Objective: To explore the risk factors of adverse events during the perioperative period of transurethral resection of bladder tumor (TURBT) in bladder cancer patients with coronary atherosclerotic heart disease (CAD).

Methods: We retrospectively analyzed the clinical data of bladder cancer patients who underwent TURBT in Beijing Anzhen Hospital from June 2022 to September 2024. All patients with bladder cancer and CAD underwent coronary computed tomography angiography (CCTA) for diagnosis and assessment of CAD before surgery. Based on the CCTA results, the patients with bladder cancer and CAD were divided into two groups: those with mild to moderate coronary stenosis and those with severe coronary stenosis. The severe coronary stenosis group was further divided into two subgroups based on whether they received low-molecular-weight heparin (LMWH) bridging therapy or continued their antiplatelet treatment before surgery. Perioperative anticoagulation and antiplatelet strategies were adjusted according to the opinions of the specialists. The incidence of adverse events within 30 days postoperatively was followed up and analyzed.

Results: A total of 80 bladder cancer patients with CAD who underwent TURBT were included in the study. Among the 80 patients with CAD, 55 (68.8%) had mild to moderate coronary stenosis, and 25 (31.2%) had severe coronary stenosis. Compared with those had mild to moderate coronary stenosis, the patients who had severe coronary stenosis had a higher incidence of postoperative bleeding and pulmonary embolism, although the differences were not statistically significant (P>0.05). However, the incidence of postoperative myocardial infarction was significantly higher in the patients who had severe coronary stenosis (P=0.034). Among the patients with severe coronary stenosis, 8 (32.0%) received LMWH bridging therapy before TURBT, and 17 (68.0%) continued their previous antiplatelet treatment. Compared with those who continued antiplatelet treatment, the patients who received LMWH bridging therapy had a higher incidence of postoperative bleeding and pulmonary embo-lism, although the differences were not statistically significant (P>0.05). However, the incidence of postoperative myocardial infarction was significantly higher in the LMWH bridging group (P=0.032).

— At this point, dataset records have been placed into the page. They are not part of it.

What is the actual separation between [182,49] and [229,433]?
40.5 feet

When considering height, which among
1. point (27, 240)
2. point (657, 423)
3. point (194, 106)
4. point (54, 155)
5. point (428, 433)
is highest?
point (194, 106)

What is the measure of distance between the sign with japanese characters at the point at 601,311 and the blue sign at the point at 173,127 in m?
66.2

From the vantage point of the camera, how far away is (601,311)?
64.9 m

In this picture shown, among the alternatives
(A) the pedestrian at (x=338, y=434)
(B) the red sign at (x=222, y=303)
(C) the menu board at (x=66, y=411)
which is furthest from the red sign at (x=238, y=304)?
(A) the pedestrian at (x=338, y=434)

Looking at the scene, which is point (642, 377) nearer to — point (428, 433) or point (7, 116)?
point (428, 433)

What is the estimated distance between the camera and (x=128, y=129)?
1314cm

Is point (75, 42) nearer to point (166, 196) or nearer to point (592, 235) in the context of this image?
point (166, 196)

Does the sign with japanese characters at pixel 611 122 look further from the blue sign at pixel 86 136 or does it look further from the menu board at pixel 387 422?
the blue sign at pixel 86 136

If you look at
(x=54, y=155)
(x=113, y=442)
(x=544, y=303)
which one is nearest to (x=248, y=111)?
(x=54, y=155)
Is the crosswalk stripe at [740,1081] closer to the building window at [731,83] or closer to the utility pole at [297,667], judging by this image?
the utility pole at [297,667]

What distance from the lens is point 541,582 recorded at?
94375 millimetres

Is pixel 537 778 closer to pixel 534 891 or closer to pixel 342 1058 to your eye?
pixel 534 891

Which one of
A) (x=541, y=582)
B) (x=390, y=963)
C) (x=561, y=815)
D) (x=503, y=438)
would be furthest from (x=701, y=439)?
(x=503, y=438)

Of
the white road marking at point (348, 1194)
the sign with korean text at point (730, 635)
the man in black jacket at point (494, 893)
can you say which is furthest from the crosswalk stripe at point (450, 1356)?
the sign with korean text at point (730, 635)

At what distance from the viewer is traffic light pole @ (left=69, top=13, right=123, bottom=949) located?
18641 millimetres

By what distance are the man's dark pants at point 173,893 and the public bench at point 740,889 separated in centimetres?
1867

Conclusion: Patients with mild-to-moderate coronary stenosis demonstrate relatively low perioperative risk during TURBT procedures and may safely undergo TURBT following antiplatelet therapy discontinuation. Conversely, those with severe coronary stenosis exhibit significantly higher perioperative risk and require intensive monitoring. In bladder cancer patients with concomitant severe coronary stenosis, perioperative LMWH bridging therapy is associated with increased myocardial infarction risk, whereas continued antiplatelet therapy does not elevate postoperative bleeding risk. Current evidence therefore supports maintaining antiplatelet therapy in these patients, with appropriate bleeding risk assessment.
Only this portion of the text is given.